- Born: August 14, 1923 Amarillo, Texas, U.S.
- Died: May 11, 1985 (aged 61) Los Angeles, California, U.S.
- Occupations: Actress and interior designer
- Spouse: Sidney Sheldon (m. 1952)
- Children: 1

= Jorja Curtright =

American actress and interior designer

Jorja Curtright, also known after marriage as Jorja Sheldon (August 14, 1923 – May 11, 1985) was an American stage and film actress, who later became an interior designer.

==Life==
Jorja Curtright was born August 14, 1923 in Amarillo, Texas. In her first film, the wartime propaganda film Hitler's Madman (1943), she played a young woman, Clara Janek, who leaps to her death from a hospital window rather than submit to Nazi sterilization.

In 1952, she married the novelist and producer Sidney Sheldon, and the pair had a daughter, Mary. She and Sheldon were good friends of Groucho Marx, who thought highly of her ability as an actress. In later life Jorja Sheldon became an interior designer. By the time of her death she had decorated over 200 homes for friends and celebrities across the United States. She also edited her husband's novels.
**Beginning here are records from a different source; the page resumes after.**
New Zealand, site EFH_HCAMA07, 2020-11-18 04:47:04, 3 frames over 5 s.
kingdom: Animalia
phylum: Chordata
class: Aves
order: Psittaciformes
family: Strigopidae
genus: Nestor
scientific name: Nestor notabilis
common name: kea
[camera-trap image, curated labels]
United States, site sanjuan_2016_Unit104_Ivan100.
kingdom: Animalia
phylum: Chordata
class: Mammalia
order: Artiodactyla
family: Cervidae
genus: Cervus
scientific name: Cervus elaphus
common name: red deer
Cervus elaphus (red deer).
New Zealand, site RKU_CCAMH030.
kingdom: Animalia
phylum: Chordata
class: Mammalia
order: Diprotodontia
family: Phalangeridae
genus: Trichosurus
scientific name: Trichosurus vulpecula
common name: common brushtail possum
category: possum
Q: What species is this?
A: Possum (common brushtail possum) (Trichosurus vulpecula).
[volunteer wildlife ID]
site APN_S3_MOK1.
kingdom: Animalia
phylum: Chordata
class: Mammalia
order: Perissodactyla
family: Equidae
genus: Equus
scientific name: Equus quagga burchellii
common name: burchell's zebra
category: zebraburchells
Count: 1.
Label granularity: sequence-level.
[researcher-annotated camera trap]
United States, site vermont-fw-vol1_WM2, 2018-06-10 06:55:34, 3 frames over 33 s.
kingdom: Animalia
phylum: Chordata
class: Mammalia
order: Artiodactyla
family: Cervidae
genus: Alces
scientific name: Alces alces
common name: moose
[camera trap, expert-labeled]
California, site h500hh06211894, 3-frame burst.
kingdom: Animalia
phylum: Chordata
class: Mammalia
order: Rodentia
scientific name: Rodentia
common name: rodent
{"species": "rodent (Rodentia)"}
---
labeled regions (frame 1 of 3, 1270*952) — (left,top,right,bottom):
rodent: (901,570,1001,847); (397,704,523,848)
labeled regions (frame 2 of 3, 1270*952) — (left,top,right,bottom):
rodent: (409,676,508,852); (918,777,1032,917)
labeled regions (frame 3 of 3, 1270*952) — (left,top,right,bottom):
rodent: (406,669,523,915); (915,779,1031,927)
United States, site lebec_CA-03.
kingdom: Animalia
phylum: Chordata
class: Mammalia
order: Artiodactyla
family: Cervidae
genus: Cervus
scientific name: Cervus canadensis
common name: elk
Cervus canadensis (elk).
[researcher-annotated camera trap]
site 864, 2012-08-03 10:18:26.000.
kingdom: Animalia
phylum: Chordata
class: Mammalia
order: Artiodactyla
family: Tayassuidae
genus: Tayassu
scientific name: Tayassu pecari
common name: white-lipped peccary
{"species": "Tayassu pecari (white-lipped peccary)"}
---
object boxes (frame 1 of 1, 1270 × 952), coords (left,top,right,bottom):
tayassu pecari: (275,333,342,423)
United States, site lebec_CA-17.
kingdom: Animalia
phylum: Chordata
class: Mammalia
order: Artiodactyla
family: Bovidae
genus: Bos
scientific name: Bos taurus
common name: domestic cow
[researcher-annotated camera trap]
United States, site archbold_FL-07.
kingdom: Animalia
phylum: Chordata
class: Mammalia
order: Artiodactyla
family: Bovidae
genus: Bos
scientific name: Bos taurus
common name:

Jorja Curtright died on May 11, 1985 from a heart attack, at Cedars Sinai Medical Center in Los Angeles. She was 61 years old.

==Filmography==
- Hitler's Madman (1943).
- Whistle Stop (1946).
- Heaven Only Knows (1947).
- M (1951).
- Dangerous Assignment (1951). S1E11
- Love Is a Many-Splendored Thing (1955).
- The Revolt of Mamie Stover (1956).